Every kid needs different things at different times. That seems to be the need right now.

I am just proud that they are getting to school daily. With POTS it truly is no small accomplishment.

Third instance wishing we were a bit connected in the modern world is having realized when driving one kid to college that she does not have a functional cell phone. Yup has phone, voice and text capability shut off at some point. I am fine with that as don't really NEED A PHONE as if an emergency can track the kids down. But it would have been nice to be in touch with her! She uses google voice to call so we connect when she wants. ALSO fine with that, but I went to the college for a performance and because she also texts only when on a wi fi network, when there I had no way of getting a message to her! I was NOT going to be THAT MOM That shows up at the dorm unannounced! HELL NO!!! So I tried to send a message ( no wi fi, the application did not work!) I am just getting used to the new phone I got and learning the limitations! LOL That's OK I did get to see the lovely performance and observe her. I expected to catch up with them AFTER - but the venue was large and I didn't see them come out! They left back door behind stage! Then I drove to college and actually came upon the returning bus with three lingering students in the performance... but she was not there. And I didn't speak with them... CE la vie..
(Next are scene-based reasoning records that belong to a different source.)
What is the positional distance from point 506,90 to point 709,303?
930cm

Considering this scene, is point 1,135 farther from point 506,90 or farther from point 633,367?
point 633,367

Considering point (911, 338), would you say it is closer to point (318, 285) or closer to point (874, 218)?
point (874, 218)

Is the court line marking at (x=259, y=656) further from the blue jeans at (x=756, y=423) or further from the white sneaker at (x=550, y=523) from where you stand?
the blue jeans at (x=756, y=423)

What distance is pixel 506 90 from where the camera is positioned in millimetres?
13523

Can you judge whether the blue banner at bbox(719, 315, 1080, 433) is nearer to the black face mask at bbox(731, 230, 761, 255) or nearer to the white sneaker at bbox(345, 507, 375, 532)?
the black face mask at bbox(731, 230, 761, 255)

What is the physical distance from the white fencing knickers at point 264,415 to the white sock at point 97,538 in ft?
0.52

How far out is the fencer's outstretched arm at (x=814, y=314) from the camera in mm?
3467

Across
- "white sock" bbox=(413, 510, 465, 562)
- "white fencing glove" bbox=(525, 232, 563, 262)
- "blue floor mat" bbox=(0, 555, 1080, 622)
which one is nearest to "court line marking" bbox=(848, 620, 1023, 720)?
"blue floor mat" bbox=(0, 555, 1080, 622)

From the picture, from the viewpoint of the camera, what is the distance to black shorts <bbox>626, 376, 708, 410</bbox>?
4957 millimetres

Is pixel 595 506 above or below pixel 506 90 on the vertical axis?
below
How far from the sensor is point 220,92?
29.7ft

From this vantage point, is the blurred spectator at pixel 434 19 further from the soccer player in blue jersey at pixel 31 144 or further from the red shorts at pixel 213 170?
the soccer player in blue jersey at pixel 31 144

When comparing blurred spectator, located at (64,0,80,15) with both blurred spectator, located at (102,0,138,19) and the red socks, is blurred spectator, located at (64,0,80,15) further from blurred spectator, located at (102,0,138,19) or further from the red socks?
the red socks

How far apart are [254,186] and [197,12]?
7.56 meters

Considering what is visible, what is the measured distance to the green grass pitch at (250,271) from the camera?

This child doesn't communicate all that well as told her I was coming to see the show weeks ago. I asked if there was a comp tix for me. No answer. So I bought one. When she finally responded to text last night after I was home, she said "You bought a ticket? What a waste you should have asked if they had one for me" I reminded her I sent a few messages. Whatever I think she didn't WANT me to come necessarily. It was still worth it. And I am still proud of her, and told her so saying "It is not a waste. My great joy is seeing any of my kids perform." I should have added at whatever it Is they love.. not necessarily art performance, baseball etc.... being a science geek at some competition, Cyber Patriot is one for example... I told her she did wonderfully, which she did!